Camino a mi casa el día de ayer, un amigo mecionó que el cuerpo del poeta había sido trasladado de Puerto Maldonado a la capital. Me sorprendió no haberme enterado de nada sino hasta un día después del entierro, sin embargo mañana veré si salió algo de información en la web o en los periódicos.
Su muerte fue un crimen, un atentado contra la vida no solo del propio Heraud sino contra la de toda una familia que veía en él una promesa.

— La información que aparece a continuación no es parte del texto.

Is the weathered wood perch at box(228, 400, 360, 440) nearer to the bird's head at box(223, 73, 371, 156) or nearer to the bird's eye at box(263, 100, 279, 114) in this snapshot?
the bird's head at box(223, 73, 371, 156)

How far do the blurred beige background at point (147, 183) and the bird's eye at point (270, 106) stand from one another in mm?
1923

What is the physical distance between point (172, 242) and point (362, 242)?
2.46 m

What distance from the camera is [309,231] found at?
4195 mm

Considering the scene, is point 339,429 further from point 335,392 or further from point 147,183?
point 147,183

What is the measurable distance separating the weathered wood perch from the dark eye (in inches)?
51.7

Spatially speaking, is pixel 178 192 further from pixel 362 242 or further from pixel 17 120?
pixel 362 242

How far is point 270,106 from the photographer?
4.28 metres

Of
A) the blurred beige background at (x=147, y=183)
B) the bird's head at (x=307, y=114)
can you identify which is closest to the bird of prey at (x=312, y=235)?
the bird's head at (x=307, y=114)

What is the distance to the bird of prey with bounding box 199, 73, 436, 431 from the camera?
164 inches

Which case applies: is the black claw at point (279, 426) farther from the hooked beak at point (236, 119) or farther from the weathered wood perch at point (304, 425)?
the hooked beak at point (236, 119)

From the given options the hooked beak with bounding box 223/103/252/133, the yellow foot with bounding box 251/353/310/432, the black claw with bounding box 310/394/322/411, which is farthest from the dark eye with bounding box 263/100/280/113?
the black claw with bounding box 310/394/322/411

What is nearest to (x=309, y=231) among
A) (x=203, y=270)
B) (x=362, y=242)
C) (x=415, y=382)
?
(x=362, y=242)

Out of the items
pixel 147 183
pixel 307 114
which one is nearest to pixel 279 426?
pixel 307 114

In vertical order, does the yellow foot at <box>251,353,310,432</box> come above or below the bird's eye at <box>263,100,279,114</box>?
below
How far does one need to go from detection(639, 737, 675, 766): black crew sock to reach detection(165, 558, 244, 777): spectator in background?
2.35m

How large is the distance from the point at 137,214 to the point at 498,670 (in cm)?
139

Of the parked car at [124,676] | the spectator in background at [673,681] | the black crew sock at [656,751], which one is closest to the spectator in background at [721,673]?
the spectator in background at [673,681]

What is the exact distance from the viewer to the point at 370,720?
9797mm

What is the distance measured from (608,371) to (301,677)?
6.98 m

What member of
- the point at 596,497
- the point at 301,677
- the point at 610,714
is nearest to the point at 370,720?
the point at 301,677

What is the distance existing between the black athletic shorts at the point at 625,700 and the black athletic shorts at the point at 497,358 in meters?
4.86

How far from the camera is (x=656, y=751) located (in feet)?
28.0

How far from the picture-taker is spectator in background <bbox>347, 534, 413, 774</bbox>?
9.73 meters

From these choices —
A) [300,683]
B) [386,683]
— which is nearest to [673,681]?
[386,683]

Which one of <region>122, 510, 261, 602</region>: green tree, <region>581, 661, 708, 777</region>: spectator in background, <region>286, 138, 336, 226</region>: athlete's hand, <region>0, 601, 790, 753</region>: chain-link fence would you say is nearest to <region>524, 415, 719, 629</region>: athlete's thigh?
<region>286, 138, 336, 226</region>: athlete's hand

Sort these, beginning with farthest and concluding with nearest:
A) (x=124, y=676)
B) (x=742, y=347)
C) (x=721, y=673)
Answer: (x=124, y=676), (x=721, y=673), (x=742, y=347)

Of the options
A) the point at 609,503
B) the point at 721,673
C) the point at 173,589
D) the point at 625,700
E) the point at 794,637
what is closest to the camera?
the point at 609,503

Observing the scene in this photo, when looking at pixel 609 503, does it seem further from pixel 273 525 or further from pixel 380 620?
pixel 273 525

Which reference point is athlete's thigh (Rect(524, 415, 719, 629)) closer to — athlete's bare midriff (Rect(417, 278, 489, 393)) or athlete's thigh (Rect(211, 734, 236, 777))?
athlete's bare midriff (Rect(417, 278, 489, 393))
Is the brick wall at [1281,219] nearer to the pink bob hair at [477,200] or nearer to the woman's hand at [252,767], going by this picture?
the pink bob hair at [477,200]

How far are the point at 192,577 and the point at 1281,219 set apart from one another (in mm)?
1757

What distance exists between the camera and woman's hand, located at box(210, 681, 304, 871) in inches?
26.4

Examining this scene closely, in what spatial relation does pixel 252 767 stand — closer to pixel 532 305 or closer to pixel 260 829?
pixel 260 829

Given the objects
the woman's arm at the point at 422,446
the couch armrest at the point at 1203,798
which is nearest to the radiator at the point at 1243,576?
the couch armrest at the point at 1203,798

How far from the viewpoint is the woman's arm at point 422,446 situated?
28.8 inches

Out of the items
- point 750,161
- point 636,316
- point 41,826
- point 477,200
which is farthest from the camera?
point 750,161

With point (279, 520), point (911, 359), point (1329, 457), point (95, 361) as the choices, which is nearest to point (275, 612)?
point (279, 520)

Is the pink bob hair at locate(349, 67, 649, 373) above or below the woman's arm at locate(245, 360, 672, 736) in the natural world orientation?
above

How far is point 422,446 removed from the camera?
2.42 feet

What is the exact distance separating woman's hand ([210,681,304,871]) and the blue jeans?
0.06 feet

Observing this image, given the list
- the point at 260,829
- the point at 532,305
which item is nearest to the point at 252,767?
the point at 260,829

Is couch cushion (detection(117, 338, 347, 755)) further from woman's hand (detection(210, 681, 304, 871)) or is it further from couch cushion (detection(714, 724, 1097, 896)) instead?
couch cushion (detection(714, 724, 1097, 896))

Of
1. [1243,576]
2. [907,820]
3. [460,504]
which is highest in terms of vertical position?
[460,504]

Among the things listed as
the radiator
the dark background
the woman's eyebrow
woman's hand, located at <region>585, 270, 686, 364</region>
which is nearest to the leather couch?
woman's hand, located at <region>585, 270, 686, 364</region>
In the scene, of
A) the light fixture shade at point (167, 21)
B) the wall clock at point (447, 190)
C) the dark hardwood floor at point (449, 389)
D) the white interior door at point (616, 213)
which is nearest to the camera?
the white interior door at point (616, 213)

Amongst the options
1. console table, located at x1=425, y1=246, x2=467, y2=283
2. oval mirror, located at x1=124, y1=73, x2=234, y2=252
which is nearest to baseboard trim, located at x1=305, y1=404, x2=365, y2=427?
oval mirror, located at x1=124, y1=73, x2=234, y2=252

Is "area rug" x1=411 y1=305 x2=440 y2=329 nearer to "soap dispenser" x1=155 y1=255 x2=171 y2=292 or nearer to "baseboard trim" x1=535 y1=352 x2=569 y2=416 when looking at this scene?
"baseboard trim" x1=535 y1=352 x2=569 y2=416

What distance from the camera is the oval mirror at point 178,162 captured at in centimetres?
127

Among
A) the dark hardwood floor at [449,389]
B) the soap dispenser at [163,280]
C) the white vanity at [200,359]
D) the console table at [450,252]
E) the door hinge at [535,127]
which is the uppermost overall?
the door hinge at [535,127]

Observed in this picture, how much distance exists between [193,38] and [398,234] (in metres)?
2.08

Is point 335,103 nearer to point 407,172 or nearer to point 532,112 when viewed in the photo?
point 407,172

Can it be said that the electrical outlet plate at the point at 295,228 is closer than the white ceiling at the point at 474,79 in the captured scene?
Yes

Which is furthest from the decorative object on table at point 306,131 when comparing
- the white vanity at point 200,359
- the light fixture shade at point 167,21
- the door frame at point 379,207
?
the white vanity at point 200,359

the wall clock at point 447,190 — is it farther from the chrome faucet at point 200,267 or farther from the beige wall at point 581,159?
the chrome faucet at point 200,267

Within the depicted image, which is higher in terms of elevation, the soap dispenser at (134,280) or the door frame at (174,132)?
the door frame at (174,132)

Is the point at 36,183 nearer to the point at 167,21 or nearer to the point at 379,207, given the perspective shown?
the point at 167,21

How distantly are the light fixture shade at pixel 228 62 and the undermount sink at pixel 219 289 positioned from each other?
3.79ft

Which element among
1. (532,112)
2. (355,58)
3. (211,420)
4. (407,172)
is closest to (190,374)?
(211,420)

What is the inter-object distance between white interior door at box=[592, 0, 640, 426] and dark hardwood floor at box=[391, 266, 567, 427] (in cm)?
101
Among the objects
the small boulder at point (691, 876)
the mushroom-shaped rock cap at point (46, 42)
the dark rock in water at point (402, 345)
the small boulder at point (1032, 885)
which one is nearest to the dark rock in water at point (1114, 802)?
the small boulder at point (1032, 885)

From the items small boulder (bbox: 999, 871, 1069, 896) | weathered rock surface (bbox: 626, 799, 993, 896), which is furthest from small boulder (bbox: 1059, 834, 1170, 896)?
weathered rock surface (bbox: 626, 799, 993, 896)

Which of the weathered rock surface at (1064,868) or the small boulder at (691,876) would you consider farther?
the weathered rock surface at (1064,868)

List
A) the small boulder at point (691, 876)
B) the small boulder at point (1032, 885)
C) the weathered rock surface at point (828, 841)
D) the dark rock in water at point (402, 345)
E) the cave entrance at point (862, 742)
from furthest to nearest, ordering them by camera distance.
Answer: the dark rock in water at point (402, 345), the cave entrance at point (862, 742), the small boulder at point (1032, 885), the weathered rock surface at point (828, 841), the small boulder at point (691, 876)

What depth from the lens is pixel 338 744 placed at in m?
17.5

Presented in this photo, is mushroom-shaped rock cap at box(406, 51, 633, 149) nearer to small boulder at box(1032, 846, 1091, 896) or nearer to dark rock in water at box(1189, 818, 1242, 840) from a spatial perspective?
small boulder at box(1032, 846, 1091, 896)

Hace un par de años una amiga me prestó un libro de poesía completa de este autor al que admiro y por el que siento un profundo y cariño respeto. Su libro es un símbolo de una parte de mi vida que se inició hace dos años. Heraud es un río cuyo caudal sigue inspirando a las generaciones contemporáneas. Las siguientes líneas son una especie de profecía.
9
llegará la hora
en que tendré que
desembocar en los
océanos,
que mezclar mis
aguas limpias con sus
aguas turbias,
que tendré que
silenciar mi canto
luminoso,
que tendré que acallar
mis gritos furiosos al
alba de todos los días,
que clarear mis ojos
con el mar.
El día llegará,
y en los mares inmensos
no veré más mis campos
fértiles,
no veré mis árboles
verdes,
mi viento cercano,
mi cielo claro,
mi lago oscuro,
mi sol,
mis nubes,
ni veré nada,
nada,
únicamente el
cielo azul
inmenso
y
todo se disolverá en
una llanura de agua,
en donde un canto o un poema más
sólo serán ríos pequeños que bajan,
ríos caudalosos que bajan a juntarse
en mis nuevas aguas luminosas,
en mis nuevas
aguas
apagadas.




muy bello poema… me ha hecho derramar una lágrima
Hola Mago!!! a los años!!! qué bueno q t haya gustado, después me paso por tu bitácora.
Un abrazo!
Un poema muy hermoso, gracias por publicarlo.
De nada DOC! me daré una vuelta por su site más tarde. A le mjor cuelga cosas interesantes como el rio.
Un abrazo,
Soy conteporáneo de Javier y nunca me cansaré de leerlo ni de recitar “El Rio” con los amigos.
Un abrazo
gracias por intervenir, Alfonso, espero tu visita de vuelta!